A pair of M.I.T. grad students have devised the Cornucopia, a "food printer" which uses 3-D printing technology to create . . . well . . . I don't know what.
Fortunately for everyone, the Cornucopia currently exists as nothing more than a concept and some groovy renderings. There isn't a working model yet, and let us all hope there never will be. Why am I being so harsh? Because this is the worst idea (not devised by politicians) I have seen in a decade. Apparently Amit Zoran and Marcelo Coelho, the inventors of the Cornucopia, live entirely on intravenous glucose solutions or something, because they seem to have a very odd idea of what food is and what qualities are important.

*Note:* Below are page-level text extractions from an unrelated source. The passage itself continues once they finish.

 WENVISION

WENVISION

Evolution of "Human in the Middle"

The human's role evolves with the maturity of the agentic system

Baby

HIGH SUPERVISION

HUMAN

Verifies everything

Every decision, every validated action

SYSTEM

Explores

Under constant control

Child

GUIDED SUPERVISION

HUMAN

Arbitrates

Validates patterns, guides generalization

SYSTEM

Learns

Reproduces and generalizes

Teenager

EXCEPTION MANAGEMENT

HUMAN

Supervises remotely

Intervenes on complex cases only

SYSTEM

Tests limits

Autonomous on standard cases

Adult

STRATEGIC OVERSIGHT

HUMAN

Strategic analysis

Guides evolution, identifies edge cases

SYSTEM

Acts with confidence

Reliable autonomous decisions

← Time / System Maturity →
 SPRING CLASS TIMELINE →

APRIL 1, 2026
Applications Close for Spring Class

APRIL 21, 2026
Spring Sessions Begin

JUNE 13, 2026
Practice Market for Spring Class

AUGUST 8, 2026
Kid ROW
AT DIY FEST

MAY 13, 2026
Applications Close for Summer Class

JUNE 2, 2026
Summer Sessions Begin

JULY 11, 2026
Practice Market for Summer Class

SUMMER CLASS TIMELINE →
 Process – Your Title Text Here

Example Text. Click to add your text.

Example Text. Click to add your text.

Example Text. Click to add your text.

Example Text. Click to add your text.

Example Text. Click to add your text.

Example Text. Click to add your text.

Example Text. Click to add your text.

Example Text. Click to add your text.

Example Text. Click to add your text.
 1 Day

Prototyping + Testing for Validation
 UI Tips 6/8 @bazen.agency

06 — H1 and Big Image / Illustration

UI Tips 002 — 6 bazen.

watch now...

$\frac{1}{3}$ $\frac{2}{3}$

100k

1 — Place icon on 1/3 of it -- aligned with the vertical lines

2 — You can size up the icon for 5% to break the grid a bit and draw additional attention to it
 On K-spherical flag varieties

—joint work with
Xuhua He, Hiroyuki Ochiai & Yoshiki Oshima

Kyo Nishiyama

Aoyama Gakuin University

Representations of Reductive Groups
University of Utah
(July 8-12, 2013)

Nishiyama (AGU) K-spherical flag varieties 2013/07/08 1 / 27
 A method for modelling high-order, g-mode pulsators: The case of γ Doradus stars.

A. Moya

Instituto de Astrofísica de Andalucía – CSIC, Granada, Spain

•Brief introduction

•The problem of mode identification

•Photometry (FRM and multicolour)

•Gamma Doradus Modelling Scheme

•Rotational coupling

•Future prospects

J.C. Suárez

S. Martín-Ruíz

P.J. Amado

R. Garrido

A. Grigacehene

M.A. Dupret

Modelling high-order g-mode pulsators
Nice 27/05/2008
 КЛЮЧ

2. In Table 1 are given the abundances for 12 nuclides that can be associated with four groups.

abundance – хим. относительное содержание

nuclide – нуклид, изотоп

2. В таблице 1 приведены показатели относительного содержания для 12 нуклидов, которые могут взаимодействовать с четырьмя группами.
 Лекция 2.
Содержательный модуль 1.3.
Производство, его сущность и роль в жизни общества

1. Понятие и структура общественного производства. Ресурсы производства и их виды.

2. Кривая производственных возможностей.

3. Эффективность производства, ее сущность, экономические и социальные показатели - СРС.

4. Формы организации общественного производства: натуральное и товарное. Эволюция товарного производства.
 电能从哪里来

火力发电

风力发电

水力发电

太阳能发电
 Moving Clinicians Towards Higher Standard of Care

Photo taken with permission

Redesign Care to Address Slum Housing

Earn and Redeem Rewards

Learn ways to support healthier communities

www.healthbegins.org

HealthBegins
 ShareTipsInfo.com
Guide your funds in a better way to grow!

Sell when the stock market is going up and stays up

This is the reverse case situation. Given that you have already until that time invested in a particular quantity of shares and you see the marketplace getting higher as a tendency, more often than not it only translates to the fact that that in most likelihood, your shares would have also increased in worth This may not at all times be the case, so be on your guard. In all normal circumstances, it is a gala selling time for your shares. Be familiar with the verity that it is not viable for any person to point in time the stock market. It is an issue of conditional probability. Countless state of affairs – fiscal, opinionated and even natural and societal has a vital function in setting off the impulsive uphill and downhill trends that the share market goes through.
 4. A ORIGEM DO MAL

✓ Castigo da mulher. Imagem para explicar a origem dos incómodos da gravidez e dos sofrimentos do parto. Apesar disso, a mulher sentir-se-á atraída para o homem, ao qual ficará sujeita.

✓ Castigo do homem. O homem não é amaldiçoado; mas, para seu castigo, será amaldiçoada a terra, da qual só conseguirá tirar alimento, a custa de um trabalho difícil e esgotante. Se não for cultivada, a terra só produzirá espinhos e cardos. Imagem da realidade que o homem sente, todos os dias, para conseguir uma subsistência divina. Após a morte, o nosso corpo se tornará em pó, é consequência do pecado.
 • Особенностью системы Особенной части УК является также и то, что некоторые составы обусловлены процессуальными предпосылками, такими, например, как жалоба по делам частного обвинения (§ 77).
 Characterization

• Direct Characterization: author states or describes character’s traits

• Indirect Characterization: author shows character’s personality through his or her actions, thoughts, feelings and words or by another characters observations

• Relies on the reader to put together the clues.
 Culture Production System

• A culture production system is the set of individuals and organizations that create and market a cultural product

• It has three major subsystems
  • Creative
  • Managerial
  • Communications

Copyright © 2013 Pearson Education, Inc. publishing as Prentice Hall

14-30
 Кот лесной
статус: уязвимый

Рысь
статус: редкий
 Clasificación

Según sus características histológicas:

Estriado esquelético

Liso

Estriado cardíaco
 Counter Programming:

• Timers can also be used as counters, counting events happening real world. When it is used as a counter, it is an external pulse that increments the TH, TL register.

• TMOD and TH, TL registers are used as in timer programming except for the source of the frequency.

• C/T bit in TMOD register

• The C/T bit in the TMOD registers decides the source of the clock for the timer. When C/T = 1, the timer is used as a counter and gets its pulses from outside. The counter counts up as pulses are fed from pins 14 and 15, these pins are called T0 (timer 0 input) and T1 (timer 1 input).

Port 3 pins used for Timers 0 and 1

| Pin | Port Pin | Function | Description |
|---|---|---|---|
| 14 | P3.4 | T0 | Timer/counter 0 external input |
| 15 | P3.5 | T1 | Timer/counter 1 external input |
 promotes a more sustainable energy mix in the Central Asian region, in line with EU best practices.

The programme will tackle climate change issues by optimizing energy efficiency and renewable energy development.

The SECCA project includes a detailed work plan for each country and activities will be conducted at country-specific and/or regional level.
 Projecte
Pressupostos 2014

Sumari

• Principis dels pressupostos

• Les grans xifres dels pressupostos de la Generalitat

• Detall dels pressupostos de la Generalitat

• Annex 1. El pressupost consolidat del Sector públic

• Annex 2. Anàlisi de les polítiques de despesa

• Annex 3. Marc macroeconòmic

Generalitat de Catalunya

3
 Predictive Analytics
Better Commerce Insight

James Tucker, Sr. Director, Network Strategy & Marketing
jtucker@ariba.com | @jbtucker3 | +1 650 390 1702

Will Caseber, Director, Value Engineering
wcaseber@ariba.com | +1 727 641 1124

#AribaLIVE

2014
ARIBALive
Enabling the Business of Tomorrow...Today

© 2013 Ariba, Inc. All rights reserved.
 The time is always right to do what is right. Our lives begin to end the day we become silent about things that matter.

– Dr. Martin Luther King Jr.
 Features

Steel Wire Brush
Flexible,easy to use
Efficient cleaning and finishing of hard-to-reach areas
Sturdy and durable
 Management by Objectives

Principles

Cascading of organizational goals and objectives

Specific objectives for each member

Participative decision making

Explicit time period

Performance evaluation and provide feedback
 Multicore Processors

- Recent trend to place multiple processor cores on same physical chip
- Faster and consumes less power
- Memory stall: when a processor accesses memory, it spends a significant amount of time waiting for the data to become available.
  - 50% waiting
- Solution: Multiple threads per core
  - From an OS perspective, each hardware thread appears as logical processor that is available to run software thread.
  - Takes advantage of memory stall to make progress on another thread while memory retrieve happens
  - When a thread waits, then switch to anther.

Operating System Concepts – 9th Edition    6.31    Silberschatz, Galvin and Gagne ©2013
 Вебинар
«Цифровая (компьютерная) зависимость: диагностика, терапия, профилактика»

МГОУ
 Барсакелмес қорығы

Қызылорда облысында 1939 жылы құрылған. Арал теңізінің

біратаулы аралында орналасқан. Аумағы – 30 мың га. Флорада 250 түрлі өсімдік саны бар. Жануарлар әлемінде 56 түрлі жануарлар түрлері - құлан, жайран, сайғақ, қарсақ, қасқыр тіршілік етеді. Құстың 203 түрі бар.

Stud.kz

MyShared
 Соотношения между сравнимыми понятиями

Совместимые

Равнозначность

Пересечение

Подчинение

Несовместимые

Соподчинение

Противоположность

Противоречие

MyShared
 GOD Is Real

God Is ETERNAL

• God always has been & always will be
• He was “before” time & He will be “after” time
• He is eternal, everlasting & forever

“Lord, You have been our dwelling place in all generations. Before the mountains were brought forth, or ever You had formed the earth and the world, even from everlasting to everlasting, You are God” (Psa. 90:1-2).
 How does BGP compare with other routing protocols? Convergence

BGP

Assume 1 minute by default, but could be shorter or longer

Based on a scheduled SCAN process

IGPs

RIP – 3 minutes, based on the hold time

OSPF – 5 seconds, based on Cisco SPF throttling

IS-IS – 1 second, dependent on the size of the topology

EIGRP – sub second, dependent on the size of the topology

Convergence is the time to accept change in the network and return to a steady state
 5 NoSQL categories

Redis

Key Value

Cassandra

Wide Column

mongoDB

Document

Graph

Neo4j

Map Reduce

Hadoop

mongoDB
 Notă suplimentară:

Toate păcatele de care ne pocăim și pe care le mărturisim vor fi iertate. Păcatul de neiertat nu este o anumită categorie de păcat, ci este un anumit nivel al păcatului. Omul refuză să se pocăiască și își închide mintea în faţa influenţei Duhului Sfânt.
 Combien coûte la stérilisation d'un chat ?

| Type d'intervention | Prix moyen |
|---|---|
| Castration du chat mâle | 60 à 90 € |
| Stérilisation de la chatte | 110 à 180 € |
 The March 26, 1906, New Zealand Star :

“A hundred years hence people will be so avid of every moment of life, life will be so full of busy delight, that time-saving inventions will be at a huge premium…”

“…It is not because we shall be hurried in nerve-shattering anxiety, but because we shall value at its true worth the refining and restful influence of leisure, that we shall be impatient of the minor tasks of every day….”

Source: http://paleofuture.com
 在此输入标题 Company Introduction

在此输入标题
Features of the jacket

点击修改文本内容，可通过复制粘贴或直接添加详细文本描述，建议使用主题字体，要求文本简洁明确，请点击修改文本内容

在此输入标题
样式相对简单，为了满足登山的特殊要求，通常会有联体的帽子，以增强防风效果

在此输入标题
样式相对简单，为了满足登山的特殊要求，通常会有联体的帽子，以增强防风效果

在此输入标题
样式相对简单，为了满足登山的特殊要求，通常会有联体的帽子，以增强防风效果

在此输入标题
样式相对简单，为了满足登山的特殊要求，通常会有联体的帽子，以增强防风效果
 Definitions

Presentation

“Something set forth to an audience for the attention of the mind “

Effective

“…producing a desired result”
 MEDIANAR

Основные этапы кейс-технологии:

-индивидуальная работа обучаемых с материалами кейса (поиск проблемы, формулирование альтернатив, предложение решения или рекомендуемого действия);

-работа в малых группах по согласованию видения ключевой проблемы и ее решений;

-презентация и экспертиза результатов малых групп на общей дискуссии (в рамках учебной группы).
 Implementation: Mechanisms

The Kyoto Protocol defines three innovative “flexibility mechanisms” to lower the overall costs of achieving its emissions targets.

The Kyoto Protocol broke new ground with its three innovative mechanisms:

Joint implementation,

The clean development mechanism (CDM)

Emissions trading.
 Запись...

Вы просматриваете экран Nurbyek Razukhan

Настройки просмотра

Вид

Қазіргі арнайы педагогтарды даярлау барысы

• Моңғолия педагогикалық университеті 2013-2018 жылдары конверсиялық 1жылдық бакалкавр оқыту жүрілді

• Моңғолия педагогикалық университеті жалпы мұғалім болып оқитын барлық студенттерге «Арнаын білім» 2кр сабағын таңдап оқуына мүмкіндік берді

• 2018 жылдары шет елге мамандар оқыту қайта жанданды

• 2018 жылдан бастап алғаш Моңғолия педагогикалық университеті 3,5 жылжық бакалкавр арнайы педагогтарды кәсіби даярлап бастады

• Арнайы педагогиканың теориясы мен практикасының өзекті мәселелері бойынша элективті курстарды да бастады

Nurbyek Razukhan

Here's one thing which isn't important: the shape. People don't really care if their dinner is a fascinating 3-dimensional structure. We're all pretty much happy to eat food in whatever shape it happens to come. I can't think of the last time I started eating a steak, or chili, or spaghetti with meat sauce, or a salad, and thought to myself, "Wouldn't it be cool if this could be extruded into some kind of entertaining form, like maybe an edible Transformer figure or a Menger Sponge?" That simply doesn't happen, and I can't believe anyone else has ever had those thoughts either.
Here's something that is important: texture. Although generations of school cafeterias have tried to convince people otherwise, food should not feel like a collection of homogeneous pastes extruded and cooked. Pasta? Yes, that describes pasta. That's how pasta is manufactured. But pasta is an ingredient, and relies heavily on the characteristics of flour and eggs. You can't make all food into pasta.
And finally, cooking methods. The Cornucopia seems to do one thing: convection baking (or possibly microwave baking, it's hard to tell). If you want something fried, grilled, boiled, poached, frozen, or steamed, apparently you're out of luck. And you'd better hope the ingredients in your 3-D printed meal have baking times and temperatures that decline in neat order from bottom to top, because otherwise some parts are going to be overdone.
In short, I have to say the Cornucopia sounds like a solution desperately searching for a problem. It has inspired me, however: tonight I'm going to make something out of fresh summer ingredients and savor the textures and flavors that don't come from a nozzle.